Existem inúmeros conceitos que explicam uma ou outra forma de governo, que estão diretamente ligados à economia. Tracemos um paralelo entre alguns. A nossa forma de governo democrático, do dicionário: situação político - administrativa em que o povo governa através de seus representantes periodicamente eleitos. (Do grego demokratía, «governo popular», pelo latim democratĭa-, «idem»). Seria então o governo gerido pelos interesses do povo, a favor do povo e manifestações não seriam necessárias, pois o povo em questão viveria bem. Porém é preciso lembrar que nossa democracia tem muito mais a cara de uma aristocracia que favorece o sistema capitalista, que gera desigualdade social. Vivemos então sentados em cima de uma Constituição feita em 1.988, logo após o fim da Ditadura Militar. Feita por homens de uma mesma época, onde a liberdade por mais mínima que fosse era vista como valiosa conquista. Não que este conceito esteja errado, o fato é que nos acomodamos com a mínima liberdade. É preciso lembrar ainda que por mais duro, rígido e brutal que foi o período da Ditadura Militar no Brasil, ele trouxe desenvolvimento e estabilidade para o país, o que não o faz ser uma boa forma de governo, já que estabilidade o Socialismo também trás e desenvolvimento econômico o Capitalismo é precursor. Millôr Fernandes diz que: “Democracia é quando eu mando em você, ditadura é quando você manda em mim”. Vivemos então uma ditadura travestida de democracia? Parece que sim.
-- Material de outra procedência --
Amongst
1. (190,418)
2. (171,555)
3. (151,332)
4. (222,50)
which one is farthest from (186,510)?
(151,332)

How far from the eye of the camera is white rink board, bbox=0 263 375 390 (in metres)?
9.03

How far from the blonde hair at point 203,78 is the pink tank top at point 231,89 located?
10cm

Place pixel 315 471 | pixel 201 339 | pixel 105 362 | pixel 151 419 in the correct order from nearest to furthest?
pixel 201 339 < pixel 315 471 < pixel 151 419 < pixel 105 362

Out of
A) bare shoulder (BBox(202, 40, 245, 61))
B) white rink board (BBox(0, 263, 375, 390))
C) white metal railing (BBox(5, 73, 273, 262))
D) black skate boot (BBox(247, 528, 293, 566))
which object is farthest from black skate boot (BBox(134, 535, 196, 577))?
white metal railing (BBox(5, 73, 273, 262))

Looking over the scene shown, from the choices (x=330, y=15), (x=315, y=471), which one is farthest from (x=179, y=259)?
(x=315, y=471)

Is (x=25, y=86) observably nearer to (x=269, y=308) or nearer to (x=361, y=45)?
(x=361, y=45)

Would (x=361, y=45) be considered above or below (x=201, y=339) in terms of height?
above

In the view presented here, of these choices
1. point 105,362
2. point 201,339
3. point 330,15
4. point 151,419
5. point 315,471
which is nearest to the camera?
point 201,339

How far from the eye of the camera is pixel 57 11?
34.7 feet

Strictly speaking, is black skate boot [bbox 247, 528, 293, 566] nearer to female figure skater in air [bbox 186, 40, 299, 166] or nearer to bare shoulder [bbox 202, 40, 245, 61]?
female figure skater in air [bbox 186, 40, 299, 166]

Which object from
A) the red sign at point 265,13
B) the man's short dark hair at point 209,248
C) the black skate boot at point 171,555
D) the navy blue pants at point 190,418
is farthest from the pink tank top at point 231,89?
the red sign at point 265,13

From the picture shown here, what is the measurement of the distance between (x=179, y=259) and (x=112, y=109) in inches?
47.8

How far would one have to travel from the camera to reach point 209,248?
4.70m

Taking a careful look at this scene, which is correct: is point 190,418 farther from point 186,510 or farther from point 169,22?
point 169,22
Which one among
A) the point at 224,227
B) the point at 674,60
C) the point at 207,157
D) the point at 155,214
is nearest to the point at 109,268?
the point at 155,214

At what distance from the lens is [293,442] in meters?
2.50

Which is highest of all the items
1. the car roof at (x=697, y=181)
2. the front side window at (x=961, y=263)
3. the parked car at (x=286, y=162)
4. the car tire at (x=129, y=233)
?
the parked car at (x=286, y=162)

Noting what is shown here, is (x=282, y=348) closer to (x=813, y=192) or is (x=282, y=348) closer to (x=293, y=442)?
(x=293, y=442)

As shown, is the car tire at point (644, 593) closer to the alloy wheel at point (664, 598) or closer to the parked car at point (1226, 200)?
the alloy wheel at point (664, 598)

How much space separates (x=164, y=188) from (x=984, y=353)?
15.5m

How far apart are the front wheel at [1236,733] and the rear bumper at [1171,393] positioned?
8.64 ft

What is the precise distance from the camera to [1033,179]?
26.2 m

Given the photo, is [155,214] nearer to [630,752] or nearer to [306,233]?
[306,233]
Infelizmente as manifestações no país todo, tem nos mostrado o que no fundo já sabíamos. Que temos uma polícia despreparada, que prende reportes por portarem vinagre, que nossa mídia mesmo não sendo estatal serve apenas aos interesses do governo e que quem nós elegemos não são representantes do povo. São aristocratas, latifundiários que governam sempre a favor próprio. Seriamo-nos então os culpados? De certa forma sim. Falta-nos consciência política para escolher os poucos e míseros homens íntegros para nos representar. Pois falta quem nos ensine isso, já que não há instrução nenhuma nas escolas, para as crianças, do que é política. Os Faraós egípcios, de antes de cristo, já sabiam que conhecimento é poder. E como formar jovens capazes de pensar e agir? Muito arriscado para os interesses dos nossos excelentíssimos senhores políticos. Mas esquecem-se eles que o ser humano é capaz de pensar por si e chegar a conclusões decisivas, se lhe derem fatos, motivos, e motivos é o que não nos falta para pensar.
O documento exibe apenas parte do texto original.